Re: Same query with no plan change or volume but runs for hours vs minutes
Date: Thu, 30 Nov 2023 02:56:16 +0530
Message-ID: <CAKna9VYNYqKxMtiwC5RFFzKRivO+OvO_0C6Qz7xq9hiY+uC8zw_at_mail.gmail.com>
Thank you.
*Is the primary key index local or global?* The primary key index is local.
On Wed, Nov 29, 2023 at 9:44 PM Rajeev Prabhakar <rprabha01_at_gmail.com> wrote:
> One more note worth a look - 2057107.1
>
> On Nov 29, 2023 at 10:43 AM, <Rajeev Prabhakar <rprabha01_at_gmail.com>>
> wrote:
>
> Lok,
>
> If you haven’t already, can you check if
> Oracle note 1948087.1 is of any help/
> relevance to your case ?
>
> Rajeev
>
>
> On Nov 29, 2023 at 9:48 AM, <Mark W. Farnham <mwf_at_rsiz.com>> wrote:
>
> That all makes sense.
>
>
>
> And recreating the index in the hopes that the error was an unlikely
> event, but which should make the problem go away.
>
>
>
> To the scenario possibilities I will add a delete operation that was
> interrupted in an unfriendly way before the commit. Hmm, I wonder if an
> aborted insert could burn space it shouldn’t permanently burn, leaving the
> index leaf marked with plenty of space available, but the free space in the
> block somehow trashed.
>
>
>
> All the “fixes” that come to mind would destroy this as a research case,
> and if something in their operational schedule triggers an otherwise
> unusual event, the usual thing that happens when problems that go away
> unexplained will probably happen.
>
>
>
> Thanks for saving me from drilling into the actual details.
>
>
>
> It certainly would be tedious to dump the blocks of the index looking for
> perversity, and then tying anything odd to a past event is likely to be an
> anecdotal search. “What unusual thing did all y’all do after the last
> ‘good’ run (that might have cleaned some things up) before the next ‘bad’
> run?”
>
>
>
> Happy Holidays.
>
>
>
> *From:* oracle-l-bounce_at_freelists.org [mailto:
> oracle-l-bounce_at_freelists.org] *On Behalf Of *Jonathan Lewis
> *Sent:* Wednesday, November 29, 2023 4:45 AM
> *To:* Oracle L
> *Subject:* Re: Same query with no plan change or volume but runs for
> hours vs minutes
>
>
>
> Mark,
>
>
>
> I'm still trying to work out a consistent story of what the names of the
> statistics are trying to tell us, but it seems likely that part (possibly a
> major part) of the problem relates to Oracle trying to find usable blocks
> in the index segment.
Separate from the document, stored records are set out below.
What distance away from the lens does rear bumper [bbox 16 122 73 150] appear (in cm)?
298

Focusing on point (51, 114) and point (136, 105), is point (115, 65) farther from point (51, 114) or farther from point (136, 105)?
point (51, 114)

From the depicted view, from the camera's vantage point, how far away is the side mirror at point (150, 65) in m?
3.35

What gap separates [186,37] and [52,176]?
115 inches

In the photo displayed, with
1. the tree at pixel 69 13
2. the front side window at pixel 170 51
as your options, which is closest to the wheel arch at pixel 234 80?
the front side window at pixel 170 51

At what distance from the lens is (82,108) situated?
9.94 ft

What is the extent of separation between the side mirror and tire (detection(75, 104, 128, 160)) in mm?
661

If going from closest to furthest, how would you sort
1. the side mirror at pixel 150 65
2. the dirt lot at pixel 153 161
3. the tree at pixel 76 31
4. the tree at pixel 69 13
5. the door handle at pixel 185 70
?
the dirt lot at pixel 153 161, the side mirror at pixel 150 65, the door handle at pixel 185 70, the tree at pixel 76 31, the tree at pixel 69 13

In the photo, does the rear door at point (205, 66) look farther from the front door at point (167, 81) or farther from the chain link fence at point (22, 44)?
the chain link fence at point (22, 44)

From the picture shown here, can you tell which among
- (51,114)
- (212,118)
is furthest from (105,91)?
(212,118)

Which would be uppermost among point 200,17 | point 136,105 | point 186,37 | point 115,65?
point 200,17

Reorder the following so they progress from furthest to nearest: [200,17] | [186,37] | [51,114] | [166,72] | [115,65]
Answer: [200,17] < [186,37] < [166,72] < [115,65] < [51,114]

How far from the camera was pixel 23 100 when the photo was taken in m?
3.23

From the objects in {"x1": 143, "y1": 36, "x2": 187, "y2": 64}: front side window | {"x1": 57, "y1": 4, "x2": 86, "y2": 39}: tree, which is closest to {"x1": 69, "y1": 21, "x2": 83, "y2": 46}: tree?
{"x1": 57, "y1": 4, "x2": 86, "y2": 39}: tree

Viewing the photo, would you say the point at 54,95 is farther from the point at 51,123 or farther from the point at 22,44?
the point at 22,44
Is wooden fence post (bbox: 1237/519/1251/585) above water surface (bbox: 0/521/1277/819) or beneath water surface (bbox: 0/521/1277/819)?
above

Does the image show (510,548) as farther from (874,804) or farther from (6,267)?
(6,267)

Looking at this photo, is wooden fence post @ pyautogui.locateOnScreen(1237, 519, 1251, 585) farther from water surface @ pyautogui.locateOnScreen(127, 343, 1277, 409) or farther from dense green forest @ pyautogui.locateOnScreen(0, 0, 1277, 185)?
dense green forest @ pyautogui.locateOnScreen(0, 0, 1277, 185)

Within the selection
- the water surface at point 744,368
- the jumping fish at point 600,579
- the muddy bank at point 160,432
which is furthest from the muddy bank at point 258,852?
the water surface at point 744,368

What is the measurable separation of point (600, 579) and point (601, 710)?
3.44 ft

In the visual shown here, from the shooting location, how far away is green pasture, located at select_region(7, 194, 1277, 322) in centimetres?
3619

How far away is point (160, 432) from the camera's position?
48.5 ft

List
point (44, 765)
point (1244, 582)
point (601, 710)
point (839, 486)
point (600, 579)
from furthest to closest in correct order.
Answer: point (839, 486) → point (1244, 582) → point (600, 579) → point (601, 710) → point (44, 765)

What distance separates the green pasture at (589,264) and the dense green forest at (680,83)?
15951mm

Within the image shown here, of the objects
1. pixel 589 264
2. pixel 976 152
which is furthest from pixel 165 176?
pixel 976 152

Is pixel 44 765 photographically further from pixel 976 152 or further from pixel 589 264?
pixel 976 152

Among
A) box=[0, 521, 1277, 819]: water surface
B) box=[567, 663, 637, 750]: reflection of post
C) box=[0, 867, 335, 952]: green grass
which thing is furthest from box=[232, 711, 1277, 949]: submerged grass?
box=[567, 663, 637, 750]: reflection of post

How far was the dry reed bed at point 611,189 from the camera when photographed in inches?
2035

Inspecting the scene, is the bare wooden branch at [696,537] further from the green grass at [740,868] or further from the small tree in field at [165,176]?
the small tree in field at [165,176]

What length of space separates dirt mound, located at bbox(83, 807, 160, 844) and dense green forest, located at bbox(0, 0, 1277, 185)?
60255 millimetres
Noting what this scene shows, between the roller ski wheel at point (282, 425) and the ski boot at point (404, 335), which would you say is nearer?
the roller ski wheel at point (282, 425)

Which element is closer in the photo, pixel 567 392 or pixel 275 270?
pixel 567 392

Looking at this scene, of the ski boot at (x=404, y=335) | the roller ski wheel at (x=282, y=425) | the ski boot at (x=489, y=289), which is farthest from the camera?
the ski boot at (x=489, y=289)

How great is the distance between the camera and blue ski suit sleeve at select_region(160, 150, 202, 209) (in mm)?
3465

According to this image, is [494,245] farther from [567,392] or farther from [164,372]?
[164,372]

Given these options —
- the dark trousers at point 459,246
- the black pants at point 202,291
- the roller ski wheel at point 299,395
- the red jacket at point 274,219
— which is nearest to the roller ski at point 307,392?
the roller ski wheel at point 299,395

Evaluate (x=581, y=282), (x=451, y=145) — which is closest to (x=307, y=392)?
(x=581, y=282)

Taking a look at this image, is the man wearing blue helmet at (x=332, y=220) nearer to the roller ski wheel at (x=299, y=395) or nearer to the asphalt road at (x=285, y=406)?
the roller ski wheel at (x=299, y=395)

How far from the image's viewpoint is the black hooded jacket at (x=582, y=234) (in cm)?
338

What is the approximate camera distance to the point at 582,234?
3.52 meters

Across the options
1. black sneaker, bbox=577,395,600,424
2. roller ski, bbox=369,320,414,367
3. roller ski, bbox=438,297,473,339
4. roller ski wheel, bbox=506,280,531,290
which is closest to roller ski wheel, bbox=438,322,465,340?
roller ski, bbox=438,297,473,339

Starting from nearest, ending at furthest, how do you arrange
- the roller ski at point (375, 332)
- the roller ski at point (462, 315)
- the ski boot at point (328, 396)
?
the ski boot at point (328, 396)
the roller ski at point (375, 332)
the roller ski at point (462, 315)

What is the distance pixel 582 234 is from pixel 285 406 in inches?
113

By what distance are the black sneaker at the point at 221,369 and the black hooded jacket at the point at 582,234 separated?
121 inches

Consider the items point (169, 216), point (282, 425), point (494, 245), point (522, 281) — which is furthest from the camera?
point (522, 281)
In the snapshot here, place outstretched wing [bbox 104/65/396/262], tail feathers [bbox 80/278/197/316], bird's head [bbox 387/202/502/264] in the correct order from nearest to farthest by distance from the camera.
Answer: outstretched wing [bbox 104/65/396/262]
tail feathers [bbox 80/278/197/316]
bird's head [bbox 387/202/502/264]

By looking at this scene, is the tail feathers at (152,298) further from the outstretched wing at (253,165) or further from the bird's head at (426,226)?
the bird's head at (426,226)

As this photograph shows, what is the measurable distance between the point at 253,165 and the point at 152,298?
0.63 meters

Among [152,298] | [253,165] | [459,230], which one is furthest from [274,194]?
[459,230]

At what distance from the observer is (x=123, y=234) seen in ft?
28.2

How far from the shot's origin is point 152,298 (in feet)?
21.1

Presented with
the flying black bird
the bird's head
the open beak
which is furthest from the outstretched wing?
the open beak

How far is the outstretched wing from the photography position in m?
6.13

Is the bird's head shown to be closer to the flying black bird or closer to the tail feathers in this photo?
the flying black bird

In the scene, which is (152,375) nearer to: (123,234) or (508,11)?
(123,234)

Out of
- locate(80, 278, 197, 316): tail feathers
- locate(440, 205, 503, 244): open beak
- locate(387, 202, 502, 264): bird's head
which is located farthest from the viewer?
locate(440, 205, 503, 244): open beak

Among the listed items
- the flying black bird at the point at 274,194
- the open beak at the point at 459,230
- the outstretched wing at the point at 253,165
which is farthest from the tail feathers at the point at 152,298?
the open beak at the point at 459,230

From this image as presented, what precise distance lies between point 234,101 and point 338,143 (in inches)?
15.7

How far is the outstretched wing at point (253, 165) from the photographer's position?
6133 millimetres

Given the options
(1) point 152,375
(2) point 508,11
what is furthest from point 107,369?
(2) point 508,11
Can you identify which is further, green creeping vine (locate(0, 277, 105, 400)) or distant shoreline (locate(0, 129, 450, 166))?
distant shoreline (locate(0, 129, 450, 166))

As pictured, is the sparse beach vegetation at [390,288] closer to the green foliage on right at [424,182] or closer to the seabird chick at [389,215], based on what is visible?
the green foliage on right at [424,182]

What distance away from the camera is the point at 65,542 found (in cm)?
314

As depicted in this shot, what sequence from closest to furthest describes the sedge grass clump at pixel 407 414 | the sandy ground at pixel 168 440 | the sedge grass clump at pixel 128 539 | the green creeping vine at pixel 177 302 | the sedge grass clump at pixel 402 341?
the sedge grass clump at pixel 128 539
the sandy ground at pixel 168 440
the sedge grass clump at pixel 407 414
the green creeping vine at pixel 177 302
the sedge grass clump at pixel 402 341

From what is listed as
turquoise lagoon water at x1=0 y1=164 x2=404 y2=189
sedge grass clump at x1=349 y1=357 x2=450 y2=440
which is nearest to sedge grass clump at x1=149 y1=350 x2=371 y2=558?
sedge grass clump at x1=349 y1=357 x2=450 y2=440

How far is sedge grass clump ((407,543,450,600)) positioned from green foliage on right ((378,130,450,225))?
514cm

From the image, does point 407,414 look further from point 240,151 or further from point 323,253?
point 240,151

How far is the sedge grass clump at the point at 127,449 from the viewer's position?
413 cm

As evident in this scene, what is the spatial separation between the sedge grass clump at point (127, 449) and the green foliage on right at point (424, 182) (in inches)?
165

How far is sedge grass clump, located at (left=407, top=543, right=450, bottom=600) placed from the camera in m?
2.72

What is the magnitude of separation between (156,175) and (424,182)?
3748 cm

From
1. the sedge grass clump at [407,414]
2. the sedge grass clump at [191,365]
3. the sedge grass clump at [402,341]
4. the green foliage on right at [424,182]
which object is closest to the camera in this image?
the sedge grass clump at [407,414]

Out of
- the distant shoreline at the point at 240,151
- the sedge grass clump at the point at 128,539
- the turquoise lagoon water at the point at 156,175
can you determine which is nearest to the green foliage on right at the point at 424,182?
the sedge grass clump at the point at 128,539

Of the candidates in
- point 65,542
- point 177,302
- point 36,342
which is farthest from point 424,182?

One very clear indicator is that the fast run doesn't
> show a value for "ASSM gsp:Optimized index block rejects" whlie the slow
> run reports 438M
>
>
>
> Other observations from the slow stats:
>
> ASSM gsp:reject db = 622315351
>
> ASSM cbk:blocks examined = 184M which is very close to: "reject db -
> optimizer index blocks reject"
>
>
>
> I think this tells us that "optimized" means I checked a "bit" so I didn't
> need to check the block it references.
>
>
>
> So when we see
>
> ASSM gsp:L2 bitmaps examined = 151,000
>
> ASSM gsp:Optimized reject l1 = 1,150
>
> ASSM gsp:L1 bitmaps examined = 42M
>
>
>
> I think that's telling us that there are lots of L1 bitmaps that should
> have been flagged in the L2 as "no space in my data blocks", but haven't.
>
> Somewhere in the code path we have something is failing to set bits in the
> L1.
>
>
>
> The trouble is, I don't think it's the insert that's doing it wrong. Check
> these three stats:
>
> leaf node splits 4,602
>
> branch node splits 8
>
> ASSM cbk:blocks marked full 4,610
>
>
>
> We know that Oracle had to allocate (or re-use) 4,610 index leaf blocks
> because of the block splits - and it has immediately marked those blocks as
> "full" (index blocks are only ever "unformatted" "newly formatted",
> "reusable (FS2)" or "in use (FULL)" as far as the bitmaps are concerned).
>
>
>
> The only ideas I have at present are:
>
> a) an index coalesce or a shrink space has taken place, freed up no (or
> very few) blocks, but erroneously marked the leaf blocks as reusable.
>
> b) something happened to cause two copies of the code to run, and one
> eventually failed or stuck; or the PL/SQL block controlling the insert
> rolled back and restarted, and the internal code left lots of blocks in the
> wrong state for some reason.
>
>
>
> Regards
>
> Jonathan Lewis
>
>
>
>
>
>
>
> On Tue, 28 Nov 2023 at 23:20, Mark W. Farnham <mwf_at_rsiz.com> wrote:
>
> “So ideally it should be a brand new segment without any fragmentation
> etc.”
>
>
>
> ? Does that apply to both the table partition and the index?
>
>
>
> (A quick skim of what JL wrote makes me thing that index space available
> for new inserts is the problem, but I really just glanced.)
>
>
>
> ? Do you insert rows with key values and lots of attributes null and then
> immediately update the null attributes to the real values?
>
>
>
> (If you’re doing that, then do it someplace else (with a huge pctfree) and
> copy the fully formed rows into the real destination. This interim location
> does not need to be indexed, let the secondary insert into the “real”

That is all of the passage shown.